PROVIDED TEXT
Q&A: Aerospace Composites: Invention or Perfection

September 14, 2010
Theo Dingemans-Professor of Chemistry and Aerospace Engineering, TU Delft University

Theo Dingemans-Professor of Chemistry and Aerospace Engineering, TU Delft University

Theo Dingemans began working on high performance polymers as a graduate student at UNC-Chapel Hill. After completing his degree, Dingemans began work at the advanced materials and processing branch at NASA- Langley—one of the world leading institutes doing work in composites. In 2003, Dingemans returned to his native Netherlands, where he teaches at TU Delft as a professor of Aerospace and Engineering, working on polymers and composites.

What is your current research focus at TU Delft?

We try to help find solutions. We’re trying to provide the aerospace industry with new polymer-based materials to use, which can either be resins or fibers. We also research new chemistry make-ups as well as try to fix existing polymer related problems within composites.

As a department, we come up with new concepts such as multifunctional polymers, which are like a structural polymer uses in composites but have an extra function such as a photovoltaic, energy storage capacity, sensor, transistor or self-healing mechanism.


What primary applications would the aerospace industry like improved?

There are major issues, such as the poor compressive behaviors of the fibers. Composites do really well under tension in their current design, but under bending or compression, they fail miserably. We are trying to fix the characteristics that cause those problems and work on resin materials that incorporate a higher end-use temperature, more toughness and better solvent resistivity.

Where are these flaws an issue?

If you design an aircraft, money isn’t much of an issue, because the materials aspect is minimal compared to hardware. On a satellite for example, manufacturers can afford to use the best polymers that are out there. When you look at an airplane, however, price becomes an issue. One of the biggest problems right now with airplanes is skydrol resistivity, which is a hydraulic fluid that most components—especially the polymer component—doesn’t like. After prolonged exposure to skydrol, the polymer swells and becomes soft. A famous example of this is the wet wing design where people decided to make an all-composite wing out of polymer fiber reinforced composites. They dumped the fuel in there, and it was an automatic fuel tank. But that didn’t really work because the polymer was swelling and they ended up building a fuel tank in the end.

Are there other big flaws?

Some of the biggest problems the aerospace industry currently faces are solvent resistivity, toughness and fiber-to-resin interface (resin adhesion to fiber). All these problems translate back to design rules. To give you an idea of how complex these problems are, the current tests used to certify the composite parts aren’t even really given the right information.

What information are the tests missing?

RECORDS PROVIDED
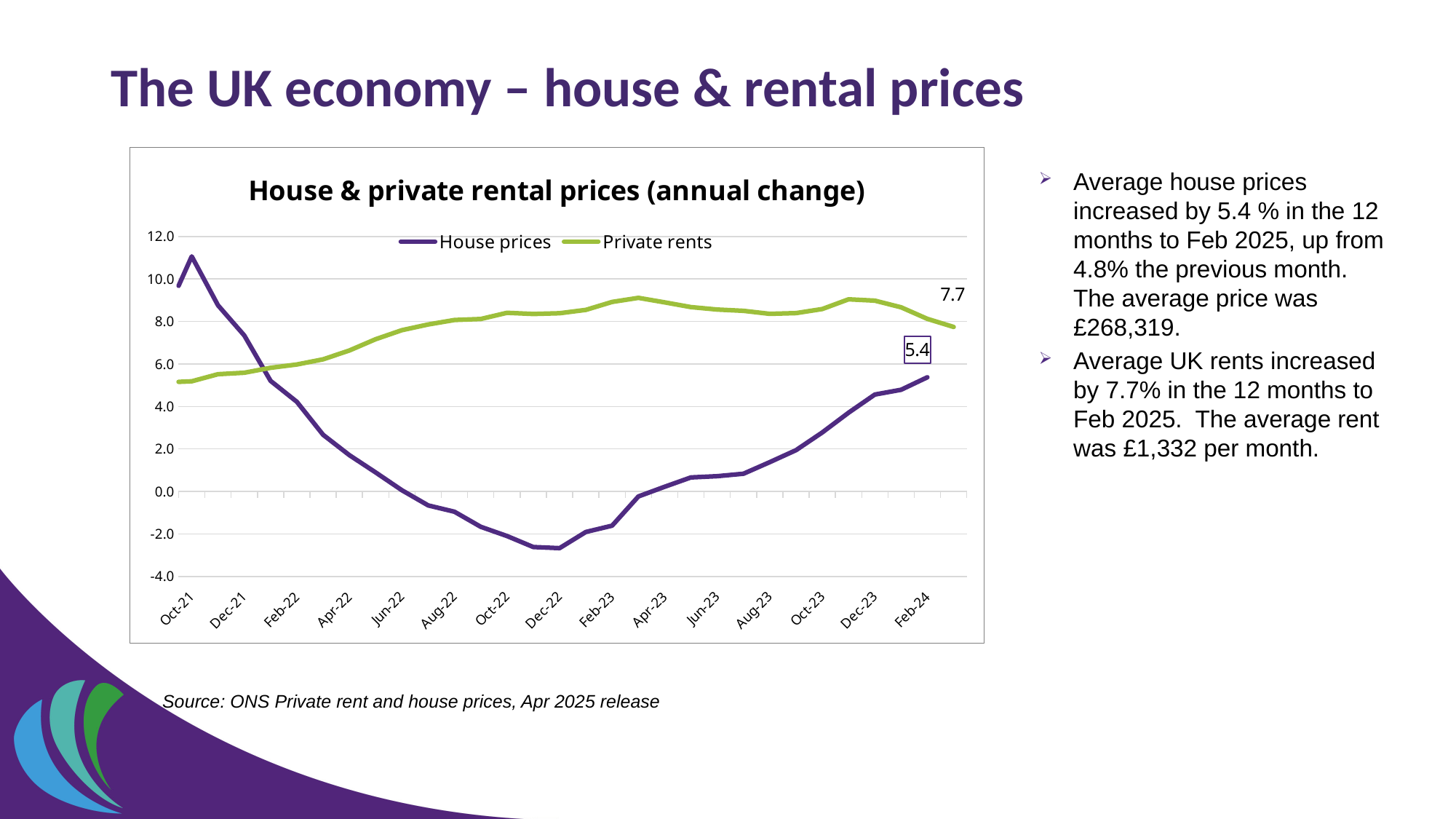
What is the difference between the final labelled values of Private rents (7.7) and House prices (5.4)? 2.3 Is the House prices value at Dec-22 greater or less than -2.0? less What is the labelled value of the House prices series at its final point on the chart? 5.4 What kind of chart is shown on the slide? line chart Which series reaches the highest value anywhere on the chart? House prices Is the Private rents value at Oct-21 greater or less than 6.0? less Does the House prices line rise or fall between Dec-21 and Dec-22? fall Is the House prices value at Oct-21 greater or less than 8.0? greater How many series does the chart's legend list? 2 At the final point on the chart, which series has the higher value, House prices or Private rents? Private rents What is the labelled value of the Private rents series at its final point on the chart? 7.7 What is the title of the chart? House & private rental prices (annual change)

* * *

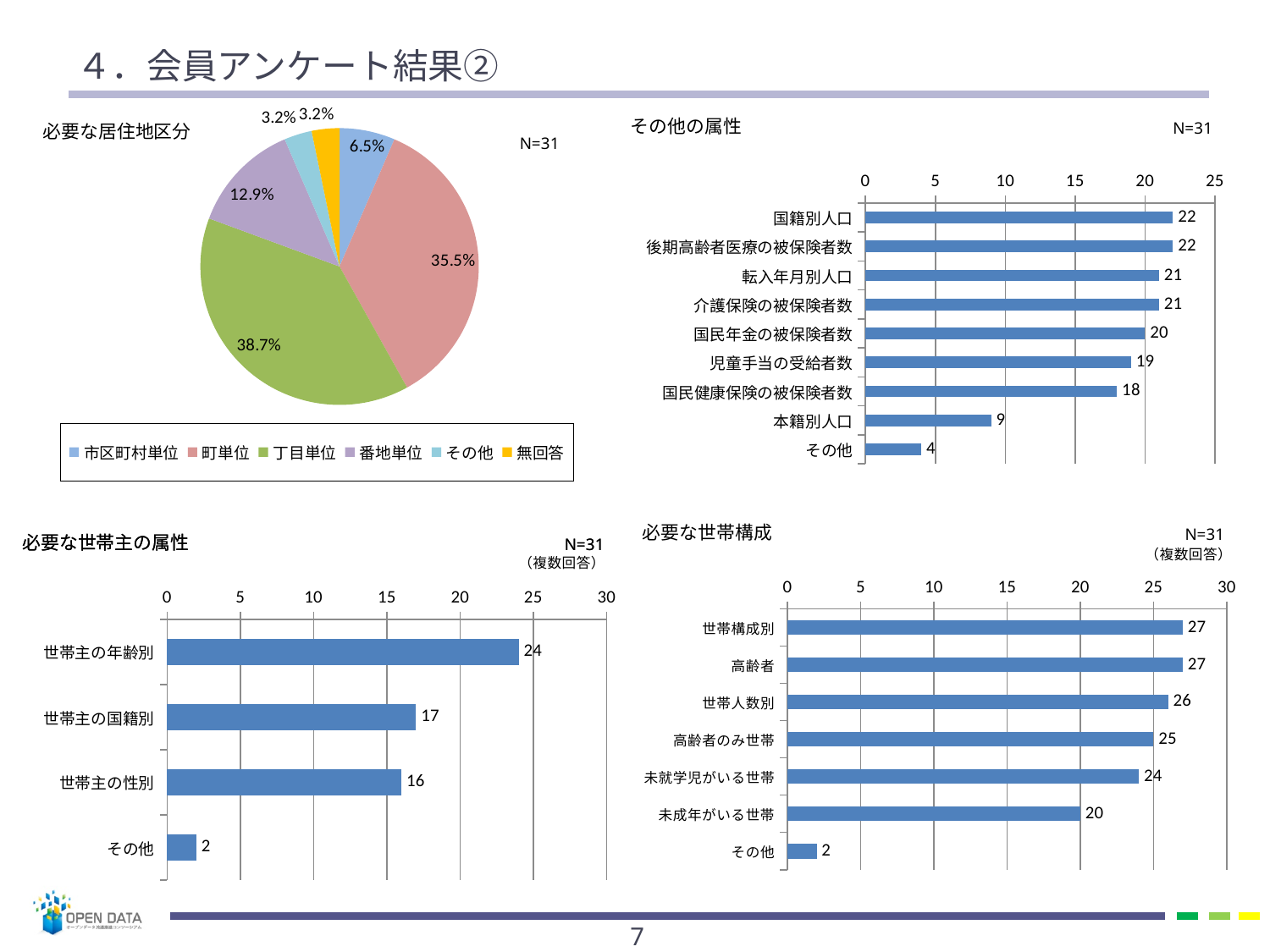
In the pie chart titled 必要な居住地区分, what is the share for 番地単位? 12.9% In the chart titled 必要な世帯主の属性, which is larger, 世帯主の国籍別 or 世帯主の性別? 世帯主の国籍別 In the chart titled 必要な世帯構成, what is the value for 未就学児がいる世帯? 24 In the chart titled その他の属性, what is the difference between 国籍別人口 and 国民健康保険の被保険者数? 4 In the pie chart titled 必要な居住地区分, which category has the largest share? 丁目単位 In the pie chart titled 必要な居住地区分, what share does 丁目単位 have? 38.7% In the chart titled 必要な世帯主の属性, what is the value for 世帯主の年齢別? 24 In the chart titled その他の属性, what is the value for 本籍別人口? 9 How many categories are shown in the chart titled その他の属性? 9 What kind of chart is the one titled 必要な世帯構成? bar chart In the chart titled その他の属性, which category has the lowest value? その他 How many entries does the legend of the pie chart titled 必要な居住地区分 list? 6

EXERCISE OBJECTIVE
Using the interview on aerospace composites, decide whether each statement agrees with it, and answer yes or no with the deciding words from the text: (a) Dingemans returned to the Netherlands in 2003. (b) Composites perform poorly under tension. (c) Prolonged exposure to skydrol makes the polymer harden.

TASK OUTPUT
(a) Yes: "In 2003, Dingemans returned to his native Netherlands"
(b) No: "Composites do really well under tension in their current design"
(c) No: "After prolonged exposure to skydrol, the polymer swells and becomes soft."